● **SELECTED EXCERPT**
────────────────
Tuesday, January 31, 2006

CNY at Kluang, Johor

My family had a good break at Kluang last few days.

To our surprise and delight, this round, mil and grandma put my family and sil+dh up in a new and small hotel down the lane. It is a 6 months old hotel, er, should I say motel or hostel? The room rates are unbelievably affordable. Sil and bil's double bed room is just M$50 and ours a 3-bedder is M$70. Well, you can imagine, the rooms are just big enough for just the beds. The only luxury is a TV and of course air-con.

And we definitely appreciate the water heaters in the bathroom. (In grandma's house, no heaters). We very much appreciate the comfort. If not the usual arrangement will be - Josh's teen cousin will vacate his small room (enough to place two mattresses) and move to his parents' room, while bil sleeps with the other male cousins and sils sleeps with mil and grandma. Just one word- cramp. :)

On the first night of CNY, everyone will gather at Grandma's place. There were easily 20 over children running around (including mine). The other children were all afraid of the dogs, and Zoe, well, she talks to them as though they will understand everything which she says. Haha ....

The first time we left the house to check into the hotel, Zane cried badly. He thought, it was the end of the visit. After a nap, and we headed back to the house, he was all smiles again. And, when it was time to leave, he would cry again. When we finally had to leave Kluang .... he was .... very sad.

Back home, in the night, Zoe typed a colourful letter to grandma. She calls her "Po Tai", meaning great-grandma (maternal side). After she sealed the letter and Josh wrote the address for her, she said she wanted to post it immediately ! Told her the mail box is sleeping.... hahaha .....

The happiest people this weekend must be my two littles.

I still have a lot of work pending. Don't want to look at them sometimes, but I have to. Maybe tomorrow.

Tomorrow is another holiday. Zoe's school declared off. Zane's school's declared off and mine too !!!


Gotta go now.

Going for a swim at Changi ....
────────────────
● **Dataset entries**

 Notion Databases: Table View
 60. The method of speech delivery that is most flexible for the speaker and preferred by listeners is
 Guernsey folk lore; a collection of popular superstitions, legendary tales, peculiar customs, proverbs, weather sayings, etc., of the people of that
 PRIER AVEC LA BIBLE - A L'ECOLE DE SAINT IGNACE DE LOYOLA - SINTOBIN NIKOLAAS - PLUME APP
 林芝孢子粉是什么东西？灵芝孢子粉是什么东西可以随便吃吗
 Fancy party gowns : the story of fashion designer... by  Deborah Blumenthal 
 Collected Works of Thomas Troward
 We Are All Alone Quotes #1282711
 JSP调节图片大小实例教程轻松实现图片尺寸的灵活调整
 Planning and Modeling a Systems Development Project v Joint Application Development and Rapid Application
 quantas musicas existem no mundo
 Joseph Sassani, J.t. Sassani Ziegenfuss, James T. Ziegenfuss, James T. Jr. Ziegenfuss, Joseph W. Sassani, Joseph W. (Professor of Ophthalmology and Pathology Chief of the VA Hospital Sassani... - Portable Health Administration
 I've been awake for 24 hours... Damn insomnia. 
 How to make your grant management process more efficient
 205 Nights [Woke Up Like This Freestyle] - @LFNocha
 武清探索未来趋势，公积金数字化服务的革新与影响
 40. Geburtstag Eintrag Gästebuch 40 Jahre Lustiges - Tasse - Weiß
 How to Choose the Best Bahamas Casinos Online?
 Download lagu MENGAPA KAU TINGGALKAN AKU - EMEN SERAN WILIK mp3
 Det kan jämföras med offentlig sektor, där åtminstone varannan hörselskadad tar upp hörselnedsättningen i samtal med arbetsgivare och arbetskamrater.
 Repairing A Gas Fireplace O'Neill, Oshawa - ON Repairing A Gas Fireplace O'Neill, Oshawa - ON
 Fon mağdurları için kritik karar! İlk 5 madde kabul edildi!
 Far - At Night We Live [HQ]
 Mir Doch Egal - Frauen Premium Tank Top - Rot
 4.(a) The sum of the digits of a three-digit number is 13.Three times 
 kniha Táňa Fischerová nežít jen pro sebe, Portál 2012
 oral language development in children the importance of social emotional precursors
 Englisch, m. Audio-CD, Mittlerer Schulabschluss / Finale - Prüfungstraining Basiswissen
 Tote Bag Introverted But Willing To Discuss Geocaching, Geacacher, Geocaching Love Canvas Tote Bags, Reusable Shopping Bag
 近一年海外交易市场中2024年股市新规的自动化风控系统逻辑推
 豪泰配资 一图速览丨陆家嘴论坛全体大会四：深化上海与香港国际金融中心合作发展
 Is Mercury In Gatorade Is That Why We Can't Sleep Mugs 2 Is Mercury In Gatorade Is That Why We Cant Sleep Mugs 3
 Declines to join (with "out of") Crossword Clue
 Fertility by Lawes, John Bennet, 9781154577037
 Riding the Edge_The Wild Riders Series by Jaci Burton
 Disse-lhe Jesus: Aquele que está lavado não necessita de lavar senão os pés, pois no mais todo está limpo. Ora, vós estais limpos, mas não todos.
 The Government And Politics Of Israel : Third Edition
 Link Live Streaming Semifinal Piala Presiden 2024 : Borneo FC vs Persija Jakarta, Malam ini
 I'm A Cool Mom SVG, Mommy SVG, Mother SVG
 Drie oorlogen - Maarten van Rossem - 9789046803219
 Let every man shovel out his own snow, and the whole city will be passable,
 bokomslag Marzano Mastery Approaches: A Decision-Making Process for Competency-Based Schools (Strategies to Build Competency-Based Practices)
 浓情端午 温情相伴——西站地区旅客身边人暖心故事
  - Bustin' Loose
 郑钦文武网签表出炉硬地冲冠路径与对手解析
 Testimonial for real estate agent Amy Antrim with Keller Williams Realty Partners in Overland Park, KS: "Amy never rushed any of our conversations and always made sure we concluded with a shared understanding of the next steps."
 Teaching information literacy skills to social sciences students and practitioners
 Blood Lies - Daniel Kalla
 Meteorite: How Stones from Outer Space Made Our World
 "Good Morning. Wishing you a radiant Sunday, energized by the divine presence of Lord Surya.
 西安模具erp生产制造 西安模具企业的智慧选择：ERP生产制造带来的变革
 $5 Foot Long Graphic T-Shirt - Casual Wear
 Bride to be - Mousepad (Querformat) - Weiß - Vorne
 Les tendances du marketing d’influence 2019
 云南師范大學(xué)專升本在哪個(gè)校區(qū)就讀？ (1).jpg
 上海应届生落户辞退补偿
────────────────
● **ACTIVITY LIST**
1. Answer these questions using the blog post about Kluang.
(a) What was the room rate for the writer's family's 3-bedder?
(b) What does Zoe call grandma, and what does that name mean?
(c) Where is the writer going for a swim?
2. Reproduce the blog post about Kluang word for word, everything from "The first time" down to "mine too !!!".

● **ANSWERS TO THE EXERCISE**
1.
(a) M$70.
(b) "Po Tai," meaning great-grandma (maternal side).
(c) At Changi.

2.
The first time we left the house to check into the hotel, Zane cried badly. He thought, it was the end of the visit. After a nap, and we headed back to the house, he was all smiles again. And, when it was time to leave, he would cry again. When we finally had to leave Kluang .... he was .... very sad.

Back home, in the night, Zoe typed a colourful letter to grandma. She calls her "Po Tai", meaning great-grandma (maternal side). After she sealed the letter and Josh wrote the address for her, she said she wanted to post it immediately ! Told her the mail box is sleeping.... hahaha .....

The happiest people this weekend must be my two littles.

I still have a lot of work pending. Don't want to look at them sometimes, but I have to. Maybe tomorrow.

Tomorrow is another holiday. Zoe's school declared off. Zane's school's declared off and mine too !!!